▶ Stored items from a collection
####

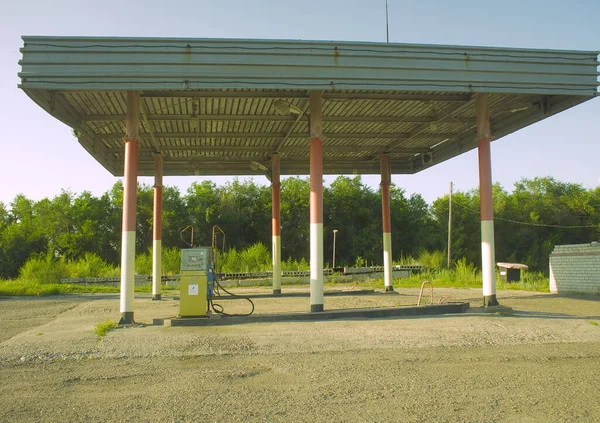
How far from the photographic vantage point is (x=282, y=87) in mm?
11414

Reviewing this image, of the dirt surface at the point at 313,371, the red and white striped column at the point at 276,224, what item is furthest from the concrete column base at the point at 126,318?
the red and white striped column at the point at 276,224

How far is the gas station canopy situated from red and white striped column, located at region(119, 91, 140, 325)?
681 mm

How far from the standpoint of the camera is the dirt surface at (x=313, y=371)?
5285 millimetres

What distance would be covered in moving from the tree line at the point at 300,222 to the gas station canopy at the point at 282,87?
20.0 metres

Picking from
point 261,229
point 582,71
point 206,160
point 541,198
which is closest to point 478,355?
point 582,71

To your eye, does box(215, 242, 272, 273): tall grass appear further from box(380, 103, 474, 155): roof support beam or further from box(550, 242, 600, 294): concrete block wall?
box(550, 242, 600, 294): concrete block wall

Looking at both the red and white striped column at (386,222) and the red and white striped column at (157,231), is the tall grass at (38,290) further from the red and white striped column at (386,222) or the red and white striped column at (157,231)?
the red and white striped column at (386,222)

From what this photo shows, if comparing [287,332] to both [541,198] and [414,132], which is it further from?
[541,198]

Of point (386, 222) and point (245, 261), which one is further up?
point (386, 222)

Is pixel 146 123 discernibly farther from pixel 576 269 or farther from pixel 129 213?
pixel 576 269

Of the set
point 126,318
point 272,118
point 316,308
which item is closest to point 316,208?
point 316,308

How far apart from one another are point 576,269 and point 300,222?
27056mm

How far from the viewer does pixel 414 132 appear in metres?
17.4

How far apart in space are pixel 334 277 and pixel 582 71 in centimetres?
1938
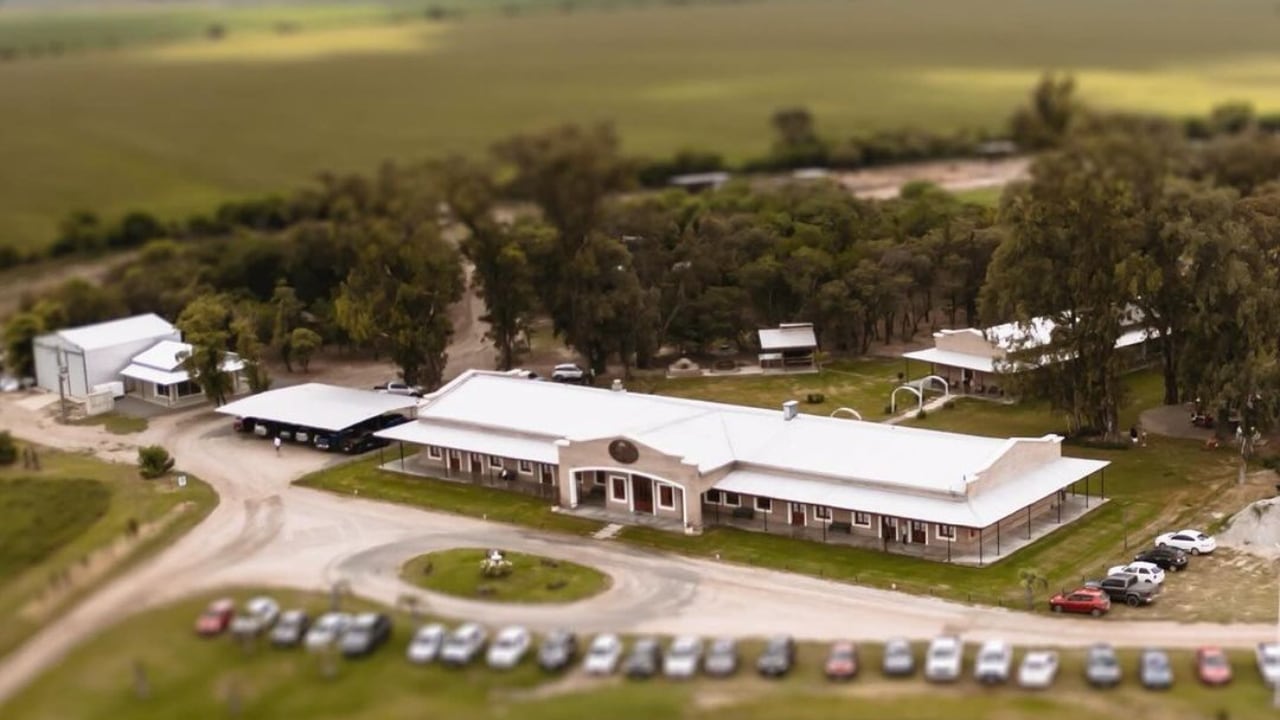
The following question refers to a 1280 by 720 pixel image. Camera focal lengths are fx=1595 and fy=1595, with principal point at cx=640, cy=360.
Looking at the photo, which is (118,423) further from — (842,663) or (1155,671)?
(1155,671)

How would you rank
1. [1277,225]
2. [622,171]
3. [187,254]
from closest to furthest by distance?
[1277,225] → [622,171] → [187,254]

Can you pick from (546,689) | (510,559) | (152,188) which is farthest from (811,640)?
(152,188)

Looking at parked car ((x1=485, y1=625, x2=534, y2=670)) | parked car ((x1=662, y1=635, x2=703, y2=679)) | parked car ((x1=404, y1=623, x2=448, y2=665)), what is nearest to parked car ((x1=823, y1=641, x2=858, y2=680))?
parked car ((x1=662, y1=635, x2=703, y2=679))

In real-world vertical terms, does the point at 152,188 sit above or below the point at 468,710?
above

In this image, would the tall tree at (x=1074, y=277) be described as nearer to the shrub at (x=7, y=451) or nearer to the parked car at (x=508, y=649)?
the parked car at (x=508, y=649)

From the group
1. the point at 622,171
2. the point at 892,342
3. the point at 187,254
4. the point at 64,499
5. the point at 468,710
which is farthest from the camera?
the point at 187,254

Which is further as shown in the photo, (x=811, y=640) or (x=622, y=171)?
(x=622, y=171)

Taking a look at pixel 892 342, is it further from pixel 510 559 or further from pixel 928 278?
pixel 510 559
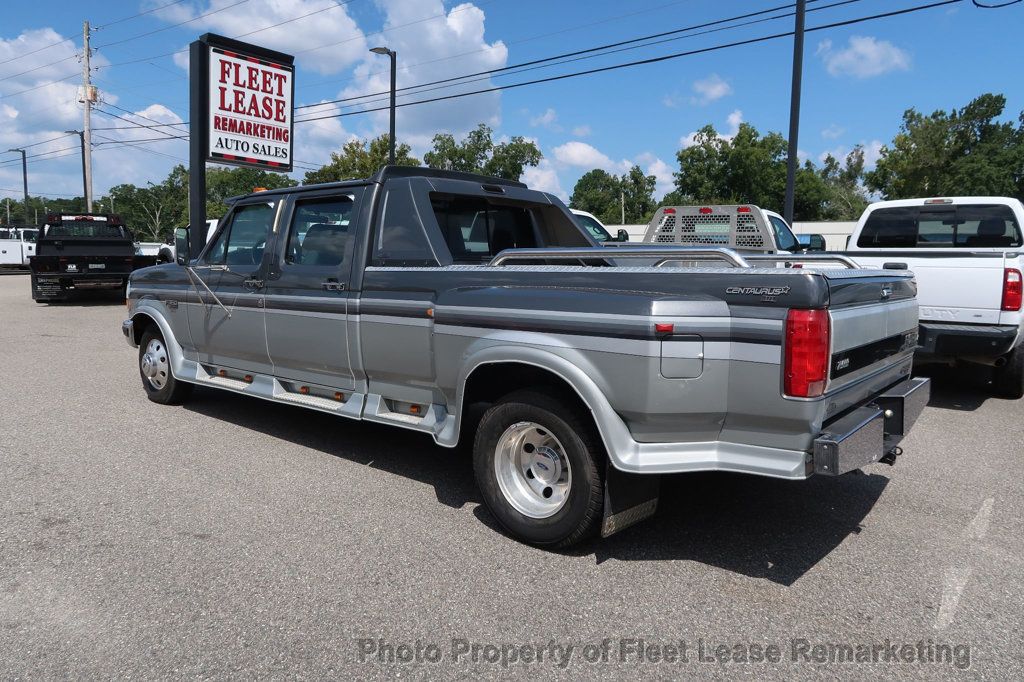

####

▶ Short problem
Rewrite all of the records above, switching every "tall grass" to "long grass" and changing nothing else. Omit the pictures from your answer.

▶ The output
How far from the photographic vantage point is (x=282, y=87) in mm?
11414

Reviewing this image, of the dirt surface at the point at 313,371, the red and white striped column at the point at 276,224, what item is furthest from the concrete column base at the point at 126,318?
the red and white striped column at the point at 276,224

How far is the gas station canopy situated from red and white striped column, located at region(119, 91, 140, 325)?
681 mm

How far from the standpoint of the camera is the dirt surface at (x=313, y=371)?
5285 millimetres

What distance would be covered in moving from the tree line at the point at 300,222 to the gas station canopy at the point at 282,87?
20.0 metres

Picking from
point 261,229
point 582,71
point 206,160
point 541,198
which is closest to point 478,355?
point 582,71

To your eye, does box(215, 242, 272, 273): long grass appear further from box(380, 103, 474, 155): roof support beam or further from box(550, 242, 600, 294): concrete block wall?
box(550, 242, 600, 294): concrete block wall

Looking at both the red and white striped column at (386,222) and the red and white striped column at (157,231), is the long grass at (38,290) further from the red and white striped column at (386,222) or the red and white striped column at (157,231)?
the red and white striped column at (386,222)

From what this photo shows, if comparing [287,332] to both [541,198] and [414,132], which is it further from?
[541,198]

Of point (386, 222) and point (245, 261), which one is further up?
point (386, 222)

Is pixel 146 123 discernibly farther from pixel 576 269 or farther from pixel 129 213?
pixel 576 269

Of the set
point 126,318
point 272,118
point 316,308
which item is closest to point 316,208?
point 316,308

How far apart from one another are point 576,269 and point 300,222?
27056mm

How far from the viewer does pixel 414 132 appear in metres?
17.4

How far apart in space are pixel 334 277 and pixel 582 71 in centimetres?
1938
The following question refers to a 1280 by 720 pixel image. Camera focal lengths are fx=1595 and fy=1595, with principal point at cx=640, cy=360.
Looking at the photo, which is (118,423) further from — (842,663) or (1155,671)?
(1155,671)

How would you rank
1. [1277,225]
2. [622,171]
3. [187,254]
from closest to furthest by distance?
[1277,225] → [622,171] → [187,254]

Can you pick from (546,689) | (510,559) | (152,188) which is farthest from (811,640)?
(152,188)

Looking at parked car ((x1=485, y1=625, x2=534, y2=670)) | parked car ((x1=662, y1=635, x2=703, y2=679)) | parked car ((x1=404, y1=623, x2=448, y2=665)), what is nearest to parked car ((x1=823, y1=641, x2=858, y2=680))?
parked car ((x1=662, y1=635, x2=703, y2=679))

In real-world vertical terms, does the point at 152,188 sit above or below the point at 468,710?
above

In this image, would the tall tree at (x=1074, y=277) be described as nearer to the shrub at (x=7, y=451) or nearer to the parked car at (x=508, y=649)?
the parked car at (x=508, y=649)

From the group
1. the point at 622,171
2. the point at 892,342
3. the point at 187,254
4. the point at 64,499
5. the point at 468,710
which is farthest from the camera?
the point at 187,254

Which is further as shown in the photo, (x=811, y=640) or (x=622, y=171)?
(x=622, y=171)

Taking a look at pixel 892 342, is it further from pixel 510 559 or further from pixel 928 278?
pixel 510 559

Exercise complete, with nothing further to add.